** Document text **

Raw energy: The latest on the high-energy particle accelerator

Teenagers crave the latest Sony Play Station. Adults pause at a Rolex watch display in the center of town. But Klaus Desch is holding out for raw energy. The physicist has his eyes set on building a new high-energy particle accelerator.

He's not alone. At a three-week meeting earlier this summer in Old Snowmass, Colo., particle physicists from around the world gathered to chart their field's future. What would they need, they asked, to help answer questions that lie on the frontier of physics and cosmology? The consensus: Physicists need a new linear collider, and they need to build it soon.

Such a machine, they say, would stretch for 20 miles underground - an arrow-straight "microscope" to probe the subatomic world. The device would send swarms of electrons and their antimatter counterparts, positrons, hurtling toward each other from opposite ends of the accelerator. The particles and antiparticles would meet in the middle, annihilating each other in a burst of energy.

Courtesy of Deutsches Elektronen-Synchrotron (DESY)

From that energy, physicists say, new particles are expected to form - and quickly decay - that could open windows on the workings of the fledgling universe and perhaps explain such conundrums as the origins of particles' masses.

Results from such a machine also could point the way toward demonstrating that the four forces of nature physicists describe today are really low-energy manifestations of one force that existed when the universe burst into being in what has become known as the Big Bang.

** Data excerpt **
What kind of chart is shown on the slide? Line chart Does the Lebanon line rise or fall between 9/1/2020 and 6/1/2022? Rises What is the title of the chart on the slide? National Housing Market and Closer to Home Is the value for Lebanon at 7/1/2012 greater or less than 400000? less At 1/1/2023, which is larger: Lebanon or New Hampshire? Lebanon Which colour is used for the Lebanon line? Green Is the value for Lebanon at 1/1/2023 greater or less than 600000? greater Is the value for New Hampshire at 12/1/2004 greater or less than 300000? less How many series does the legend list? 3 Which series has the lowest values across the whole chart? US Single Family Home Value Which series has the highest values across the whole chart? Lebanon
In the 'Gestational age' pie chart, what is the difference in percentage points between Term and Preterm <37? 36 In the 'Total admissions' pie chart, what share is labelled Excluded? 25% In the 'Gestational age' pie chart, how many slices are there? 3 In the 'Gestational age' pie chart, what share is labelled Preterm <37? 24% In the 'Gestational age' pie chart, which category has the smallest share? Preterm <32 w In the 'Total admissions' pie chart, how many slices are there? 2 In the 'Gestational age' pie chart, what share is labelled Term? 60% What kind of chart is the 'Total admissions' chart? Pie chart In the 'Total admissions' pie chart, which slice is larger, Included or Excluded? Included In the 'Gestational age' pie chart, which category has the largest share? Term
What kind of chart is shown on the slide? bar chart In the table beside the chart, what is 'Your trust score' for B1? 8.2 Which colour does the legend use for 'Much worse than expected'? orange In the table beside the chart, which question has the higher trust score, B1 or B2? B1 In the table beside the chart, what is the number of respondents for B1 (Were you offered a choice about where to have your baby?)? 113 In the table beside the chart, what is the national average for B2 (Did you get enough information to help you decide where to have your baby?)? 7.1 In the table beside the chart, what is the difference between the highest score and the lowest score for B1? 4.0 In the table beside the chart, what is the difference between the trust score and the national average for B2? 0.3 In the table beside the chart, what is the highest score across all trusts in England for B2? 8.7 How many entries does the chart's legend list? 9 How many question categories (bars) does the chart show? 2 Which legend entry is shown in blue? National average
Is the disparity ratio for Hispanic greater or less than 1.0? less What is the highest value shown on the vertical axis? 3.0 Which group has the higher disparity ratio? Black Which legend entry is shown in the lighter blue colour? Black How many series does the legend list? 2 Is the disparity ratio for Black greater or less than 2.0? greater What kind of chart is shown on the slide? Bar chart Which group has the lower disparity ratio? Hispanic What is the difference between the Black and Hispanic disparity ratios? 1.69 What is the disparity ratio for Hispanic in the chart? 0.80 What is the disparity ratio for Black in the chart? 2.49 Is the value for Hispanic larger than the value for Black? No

** What is being asked **
Summarize the article on the particle accelerator in three sentences.

** Finished task **
Physicist Klaus Desch wants to build a new high-energy particle accelerator, and particle physicists from around the world, meeting for three weeks in Old Snowmass, Colo., agreed that their field needs a new linear collider built soon. The machine would stretch 20 miles underground and send electrons and positrons toward each other from opposite ends, so that they annihilate in a burst of energy in the middle. New particles expected to form from that energy could shed light on the early universe and the origins of particles' masses, and results might help show that the four forces of nature are low-energy manifestations of one force that existed at the Big Bang.